Introducing NT-proBNP testing at the GP level benefits patients as well as their families. For many patients, particularly those living rurally or of older age, travelling to the ED or to an echo appointment can be challenging. Providing a diagnostic test in the community setting improves equity of access and allows more patients to be tested efficiently.

Broadening the diagnostic capabilities of GPs can lead to resource optimisation, as patients no longer need to visit the ED. This shift can alleviate pressure on an already overwhelmed hospital system. Moreover, some patients may no longer require an echo.

Direct and indirect costs can therefore be reduced, improving efficiency as time to diagnosis decreases, and, for some patients, heart failure is ruled out. This means GPs can carry out more appropriate lines of investigation in a timely manner, improving patient care, and ensuring guidelines for early diagnosis and treatment are met.

The intangible value of knowing through a faster time to diagnosis, not captured in this analysis, can reduce stress, enhancing mental wellbeing and fostering a patient centric approach to care. Such timely insights empower both patients and their healthcare professionals to make better- informed choices regarding subsequent examinations and treatments.
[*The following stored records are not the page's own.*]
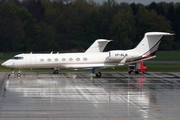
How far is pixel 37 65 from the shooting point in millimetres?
35719

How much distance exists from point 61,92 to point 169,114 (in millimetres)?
9434

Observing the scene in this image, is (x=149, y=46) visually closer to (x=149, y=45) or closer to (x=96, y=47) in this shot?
(x=149, y=45)

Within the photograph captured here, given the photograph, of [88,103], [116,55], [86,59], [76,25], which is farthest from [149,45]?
[76,25]

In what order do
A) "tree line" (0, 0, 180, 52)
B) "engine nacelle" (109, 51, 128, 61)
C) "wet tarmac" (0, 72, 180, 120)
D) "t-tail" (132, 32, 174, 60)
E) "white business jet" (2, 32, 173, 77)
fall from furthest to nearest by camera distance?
"tree line" (0, 0, 180, 52)
"t-tail" (132, 32, 174, 60)
"white business jet" (2, 32, 173, 77)
"engine nacelle" (109, 51, 128, 61)
"wet tarmac" (0, 72, 180, 120)

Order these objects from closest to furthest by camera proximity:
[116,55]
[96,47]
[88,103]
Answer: [88,103] → [116,55] → [96,47]

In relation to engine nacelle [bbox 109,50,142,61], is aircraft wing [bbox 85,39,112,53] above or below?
above

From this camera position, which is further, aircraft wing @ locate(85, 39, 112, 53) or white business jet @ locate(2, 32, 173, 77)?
aircraft wing @ locate(85, 39, 112, 53)

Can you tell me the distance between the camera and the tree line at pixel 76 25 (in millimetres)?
100875

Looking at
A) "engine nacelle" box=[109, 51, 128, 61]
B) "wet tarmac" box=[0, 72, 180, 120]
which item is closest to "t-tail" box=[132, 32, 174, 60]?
"engine nacelle" box=[109, 51, 128, 61]

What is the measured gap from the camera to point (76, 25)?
→ 116 m

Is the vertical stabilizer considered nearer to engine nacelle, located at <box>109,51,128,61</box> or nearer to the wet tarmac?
engine nacelle, located at <box>109,51,128,61</box>

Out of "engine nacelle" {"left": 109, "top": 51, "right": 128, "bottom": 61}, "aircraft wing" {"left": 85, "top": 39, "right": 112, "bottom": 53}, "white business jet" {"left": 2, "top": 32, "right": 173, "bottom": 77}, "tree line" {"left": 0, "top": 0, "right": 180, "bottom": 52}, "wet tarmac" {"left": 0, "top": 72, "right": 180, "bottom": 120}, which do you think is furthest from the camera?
"tree line" {"left": 0, "top": 0, "right": 180, "bottom": 52}

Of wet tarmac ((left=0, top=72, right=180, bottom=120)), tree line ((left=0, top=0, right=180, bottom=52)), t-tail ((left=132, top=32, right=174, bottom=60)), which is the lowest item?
wet tarmac ((left=0, top=72, right=180, bottom=120))

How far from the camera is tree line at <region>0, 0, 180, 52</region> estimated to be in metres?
101
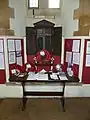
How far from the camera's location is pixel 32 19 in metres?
4.21

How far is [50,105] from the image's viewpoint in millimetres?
4191

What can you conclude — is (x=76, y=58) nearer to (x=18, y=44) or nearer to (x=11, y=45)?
(x=18, y=44)

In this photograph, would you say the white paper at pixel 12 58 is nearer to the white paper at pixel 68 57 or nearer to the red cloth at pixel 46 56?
the red cloth at pixel 46 56

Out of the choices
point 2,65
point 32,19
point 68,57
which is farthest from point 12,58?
point 68,57

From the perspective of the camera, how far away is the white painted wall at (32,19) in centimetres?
416

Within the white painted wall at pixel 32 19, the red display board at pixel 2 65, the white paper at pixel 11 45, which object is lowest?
the red display board at pixel 2 65

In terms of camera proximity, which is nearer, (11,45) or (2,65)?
(11,45)

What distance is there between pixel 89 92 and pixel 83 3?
221 cm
Comparable countries to Australia, such as the UK, have already acknowledged these manifold benefits and have made NT- proBNP available in the GP setting. If access to NT-proBNP is delayed further and the broader benefits are not recognised, it means a potential loss of approximately $300 million in value annually, a loss that impacts patients, their friends/families, and the Government.

REALISING THE VALUE

Realising the Full Value Fountain with an Accelerated Funding Model

Earlier detection of at risk populations allows for more targeted care, streamlining the finite resources of our healthcare system. Technology, such as NT- proBNP testing requested in GP settings, is a strong candidate for an accelerated access funding model, as described in this report. Approved through the TGA as safe and effective, and readily adopted and funded in similar jurisdictions, the provision of accelerated funding for this test in a setting closer to the needs of the patient and their front- line health professionals would allow for the full Value Fountain of this technology to be realised. This model ultimately relieves growing pressure on our medical system while still allowing for HTA processes to be undertaken. The relatively small cost outlay would greatly reduce the subsequent cost burden this report demonstrates when nothing is done throughout the long wait period between TGA registration and MBS listing.